Excelentes profesionales han suplido a Blas, a Benjamín y a Custodio. Excelentes, pero que ni se hicieron en la casa ni hicieron la casa con “don Jesús”, como ocurrió con ellos. Zalacaín sigue poniendo elegancia en la restauración pública.
Pero me temo, y bien que lo siento, que va quedando cada vez menos gente que aprecie esa elegancia. Y los cocineros que triunfan están lejos, en concepto y ejecución, de la cocina de Zalacaín.
El tiempo pasa, pero los tiempos cambian. Zalacaín tiró de un muy legítimo orgullo para hacer frente a todas las adversidades, hasta que no fue suficiente. Necesitaba un golpe de timón, alguien que enderezara el rumbo. Por haches o por bes, esa persona no apareció.
Nadie se hizo cargo del barco con la autoridad de Oyarbide, que era marino, o de Blas, un piloto que manejaba la nave con mano firme. Unos no sabían; otros, no podían. No es lo mismo lo que construye uno mismo que lo que se ha adquirido hecho, ni se mira igual un negocio comprado que uno heredado. Ni es lo mismo llevar toda la vida dentro que venir de fuera.

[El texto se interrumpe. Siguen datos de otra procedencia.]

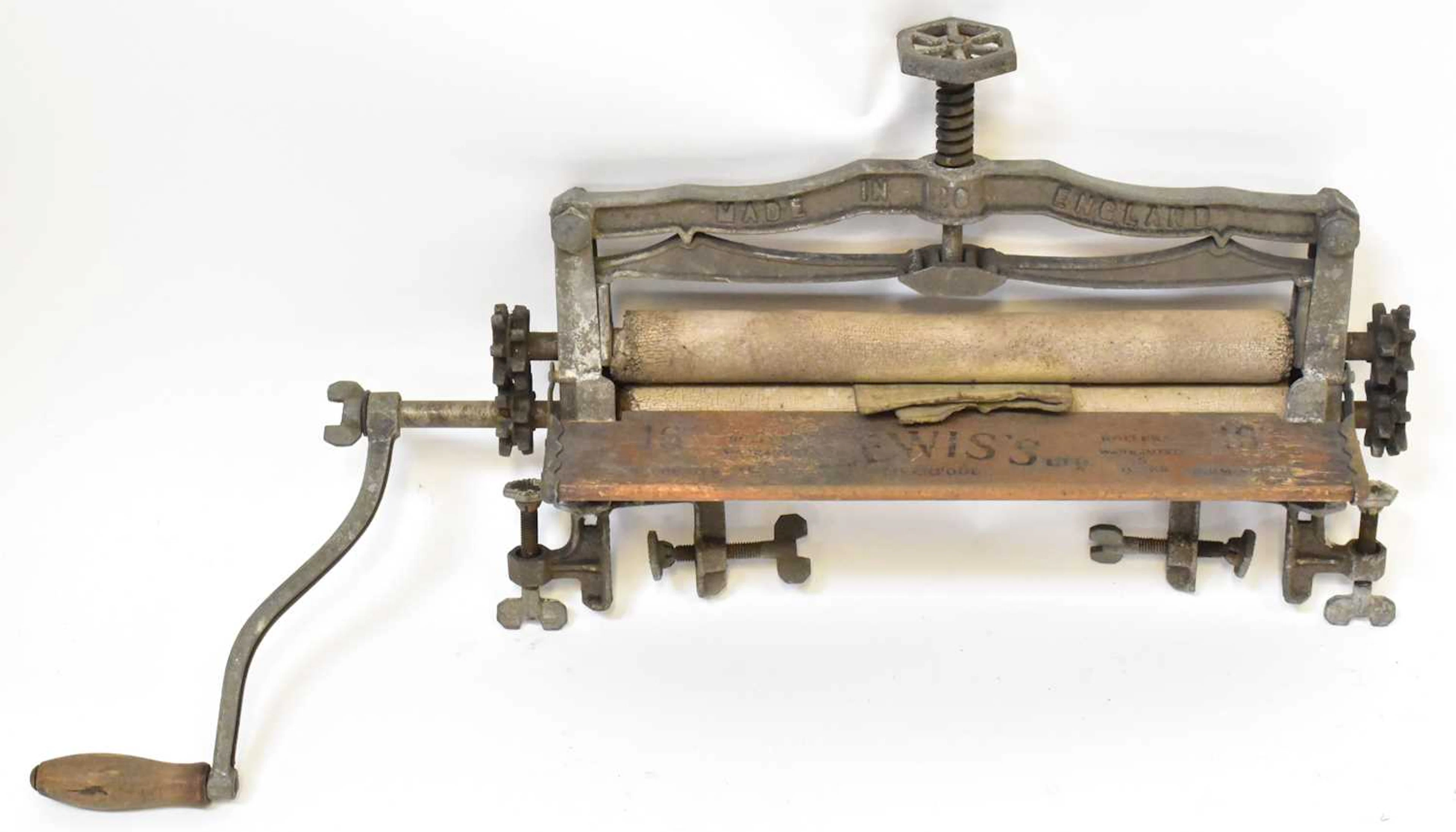 A vintage Acme sink-mounted clothes mangle/wringer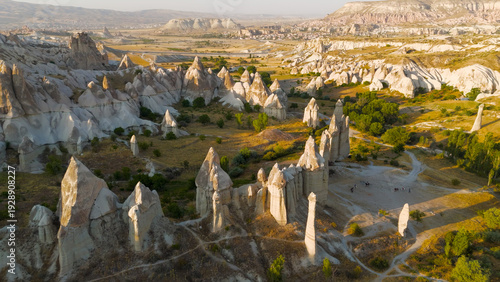 Wallpaper Mural Goreme, Nevsehir, Turkey. Intimate low flight over Love Valley trails with close view of unique rock formations during golden hour.. Aerial View Torontodigital.ca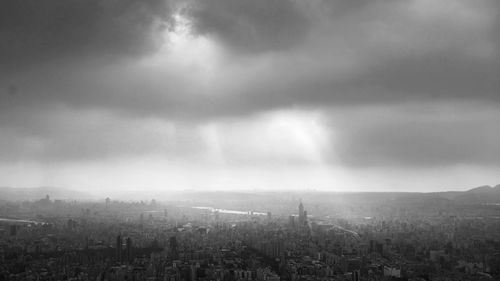 Aerial view of cityscape against sky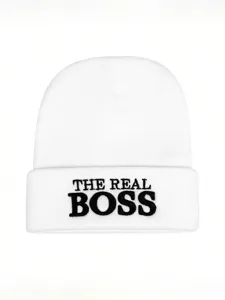 Detailed close-up of the embroidered text on the white knitted beanie cuff, winter.
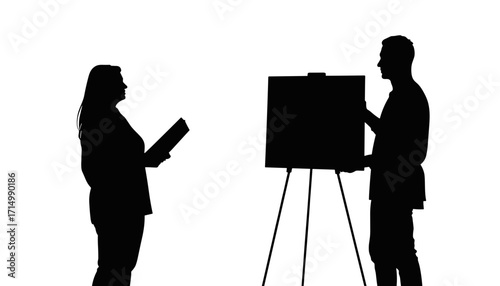 Woman listening while man presenting on easel in silhouette  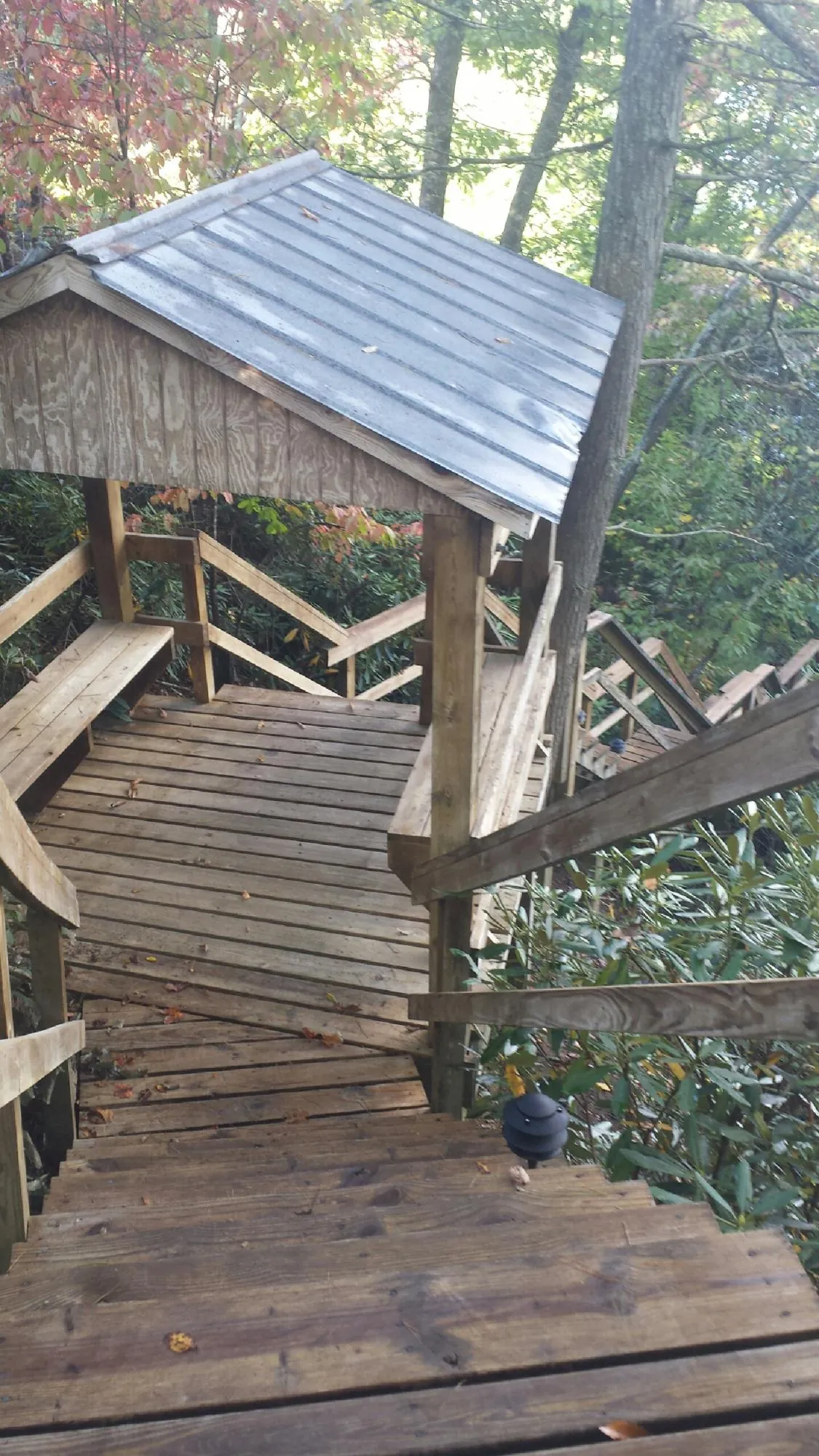 Metal roofed shelter over wooden steps on a wooded walkway — Skylight Repair & Installation work by our crew in Gillette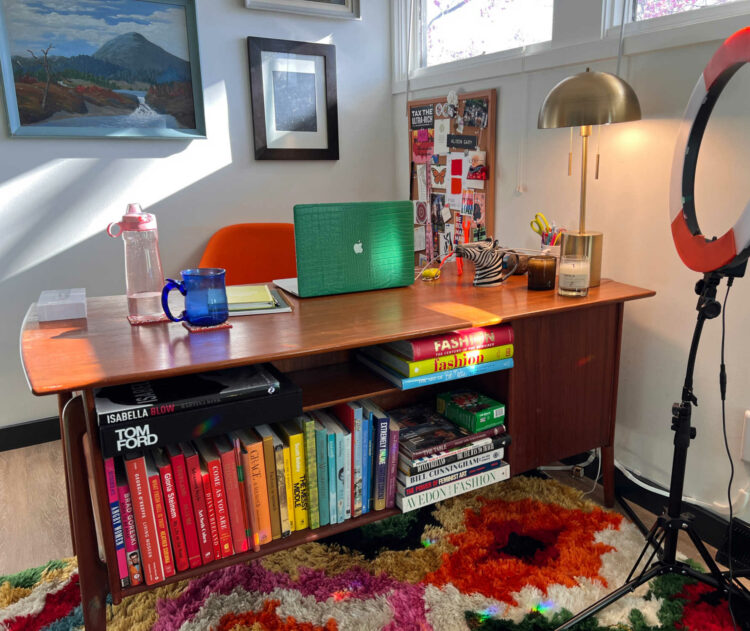 art and fashion books in the shelf of a vintage mid century modern desk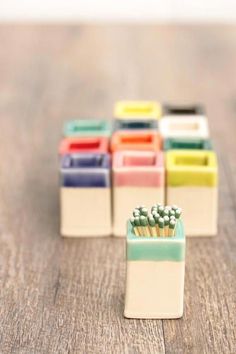 several small colorful toothbrush holders sitting on top of a wooden table next to each other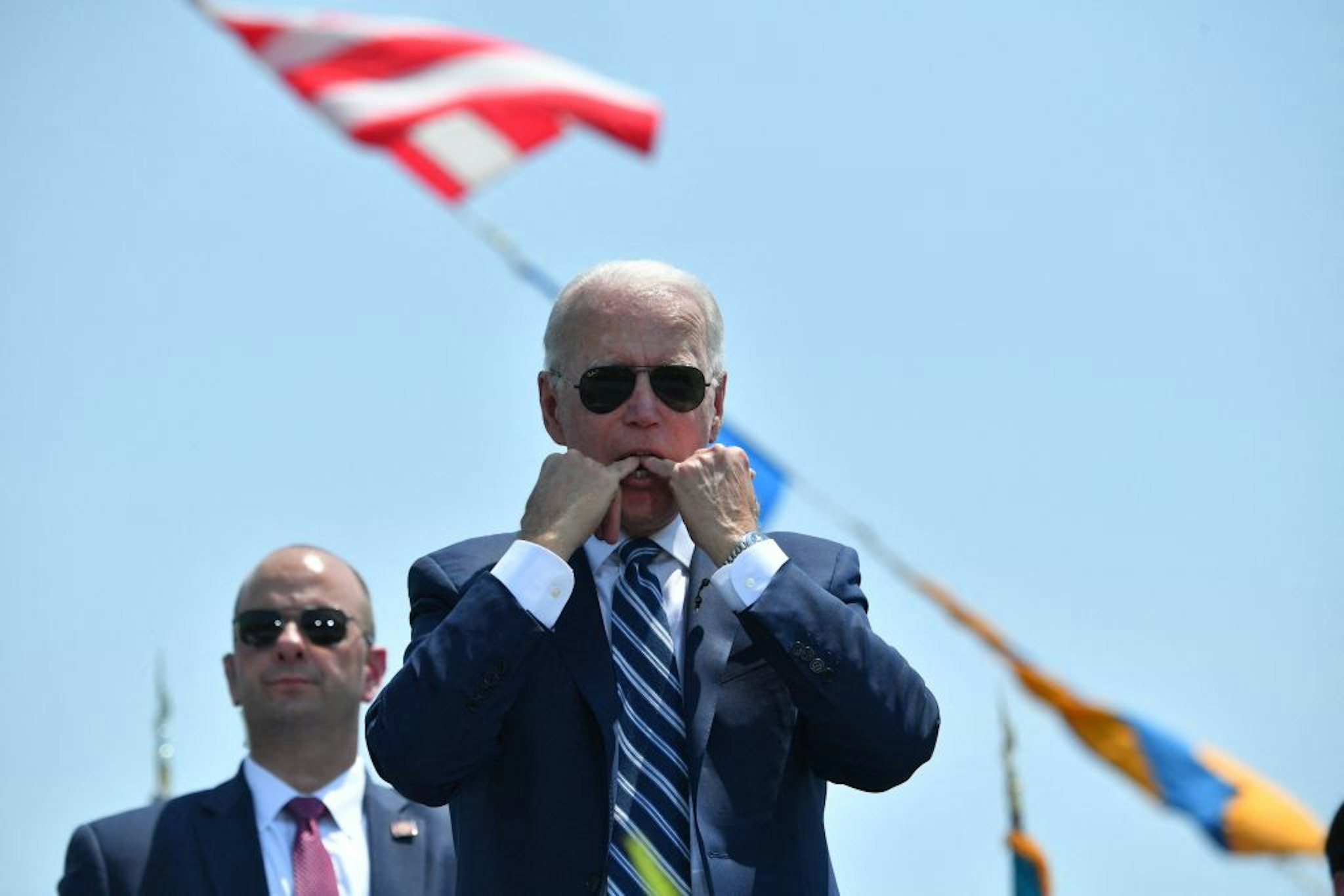 US President Joe Biden whistles during the US Coast Guard Academys 140th commencement exercises on May 19, 2021 in New London, Connecticut.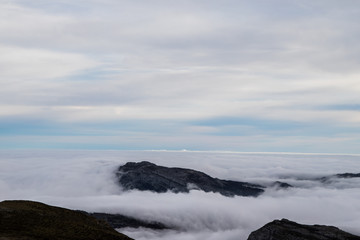 landscape of mountains at sunrise above the clouds, sea of clouds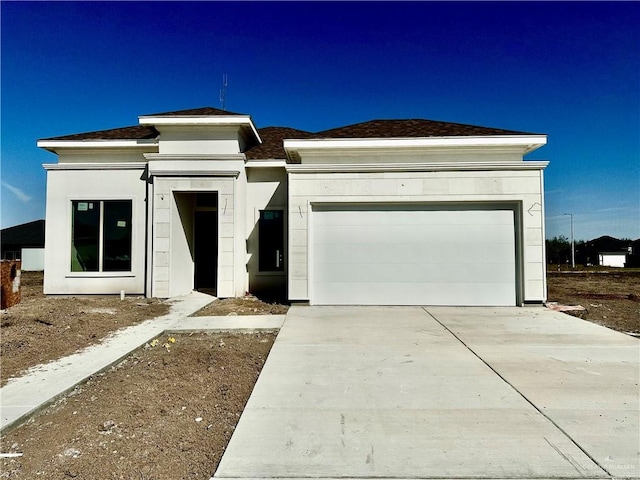 prairie-style house with a garage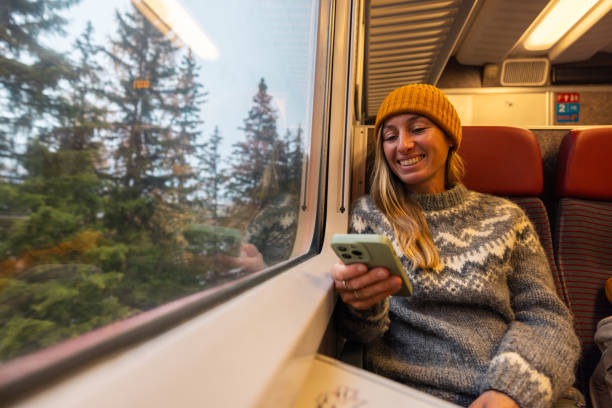 istock Happy Woman Enjoying Scenic Train Ride 2185898655
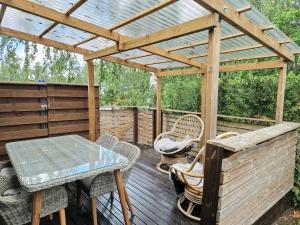 a wooden pergola with a table and chairs on a deck at Golden apartment- parking, wifi and sauna in Raisio
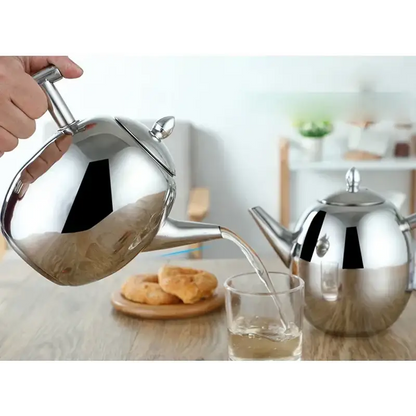 Stainless steel induction teapot with a brewed cup of tea beside it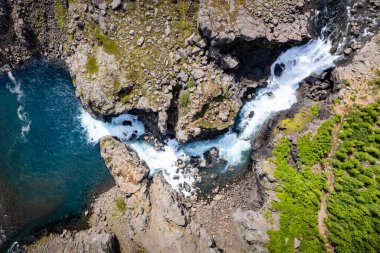 Şelalenin engebeli uçurumlar ve canlı yeşillikler arasında çağlayan Nykurhylsfoss 'un (Sveinsstekksfoss) İzlanda' daki Fossardalur Kamp alanı yakınlarındaki güzelliği yakaladığı nefes kesici bir hava manzarası.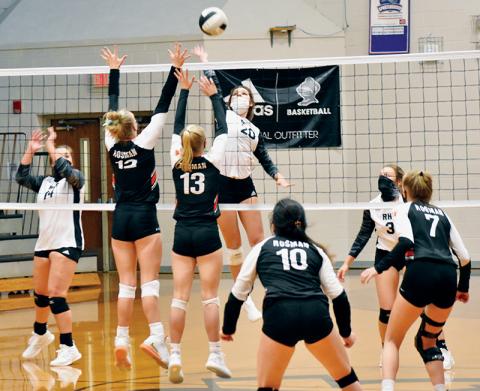 Lady Knights junior Yeika Jimenez (20) closes in on a kill attempt during Monday’s season opener against Rosman. Note athletes on both sides wearing masks, thanks to a recent mandate handed down by the N.C. High School Athletic Association. Photos by Kevin Hensley/editor@grahamstar.com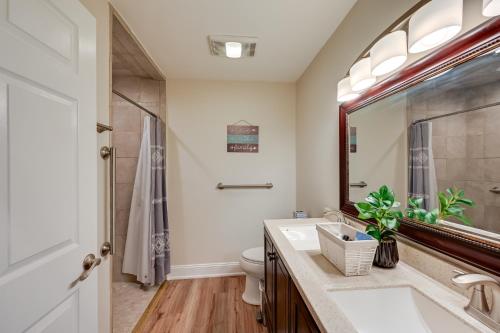a bathroom with a sink and a toilet and a mirror at Lovely Goldsboro Home with Yard and Grill! in Goldsboro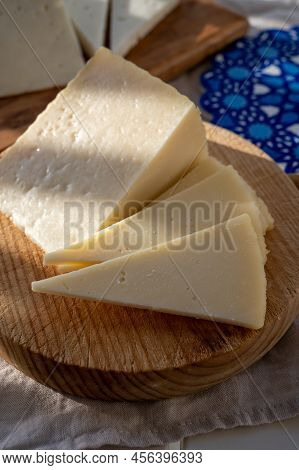 Spanish Hard Manchego, Cow, Sheep And Goat Cheese Served Outdoor In Morning Sunlights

Yo achaco a la Michelin falta de sensibilidad, si quieren ustedes. Veo en esa edición algunos restaurantes con estrella que no resisten la menor comparación no ya con Zalacaín, sino ni siquiera con una croqueta de Zalacaín.
Pero es el criterio de la guía, que ya digo que renuncio a descifrar. Estoy seguro de que el día que se creen las “estrellas de honor”, Zalacaín tendrá tres.
Y en los recuerdos de mi ya considerable vida gastronómica, Zalacaín figurará siempre como una estrella de primera magnitud. Pero esa estrella perdida marca el definitivo final de una época que muchos creemos que fue la más brillante de la cocina española. Caius Apicius.